Task to carry out:
Please give the passage about pastors again, beginning at the words "Many churches are" and stopping after "needs your prayers.". In that stretch, switch "discouragement" to "disappointment".

Selected passage:
::::::::

Many churches are served by bi-vocational pastors who are pulling many hours for their “9-5 job” and then many more hours in their study, prayer, and service of their local church.  The work of a pastor is never finished.  The work is often filled with discouragement, death, disease, and rare victories along the way.  In short, the work of pastoral ministry is hard, and that’s why so many pastors quit along the journey.  Don’t forget that your pastor is human.  He needs your prayers.

Beyond the workload of a pastor is the need for his sanctification.  How many parents desire their children to grow and mature physically?  How many people expect to grow in the knowledge and skill of their occupation professionally?  How many Christians expect to grow in their faith through the years?  Why then do we expect our pastors to be superhero Christians who never grow and develop doctrinally?  Shouldn’t the older Paul be more mature in his faith than the younger Paul?  You should desire for your pastor to be growing spiritually and it would be wise for you to be praying for him in this process.

::::::::

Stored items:
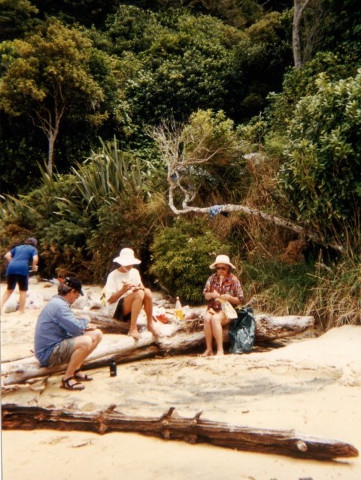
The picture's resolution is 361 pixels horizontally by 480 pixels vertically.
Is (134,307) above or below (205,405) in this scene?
above

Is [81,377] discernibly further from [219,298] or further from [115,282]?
[219,298]

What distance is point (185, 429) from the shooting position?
3.50m

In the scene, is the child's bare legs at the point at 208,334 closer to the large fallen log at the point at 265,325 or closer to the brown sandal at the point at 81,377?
the large fallen log at the point at 265,325

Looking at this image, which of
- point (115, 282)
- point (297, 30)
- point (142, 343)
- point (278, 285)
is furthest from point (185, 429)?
point (297, 30)

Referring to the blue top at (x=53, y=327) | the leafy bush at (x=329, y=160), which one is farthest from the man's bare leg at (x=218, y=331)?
the leafy bush at (x=329, y=160)

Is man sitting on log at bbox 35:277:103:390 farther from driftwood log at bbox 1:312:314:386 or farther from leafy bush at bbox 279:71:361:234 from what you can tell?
leafy bush at bbox 279:71:361:234

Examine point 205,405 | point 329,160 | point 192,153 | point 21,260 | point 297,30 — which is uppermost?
point 297,30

::::::::

Output for this task:
Many churches are served by bi-vocational pastors who are pulling many hours for their “9-5 job” and then many more hours in their study, prayer, and service of their local church.  The work of a pastor is never finished.  The work is often filled with disappointment, death, disease, and rare victories along the way.  In short, the work of pastoral ministry is hard, and that’s why so many pastors quit along the journey.  Don’t forget that your pastor is human.  He needs your prayers.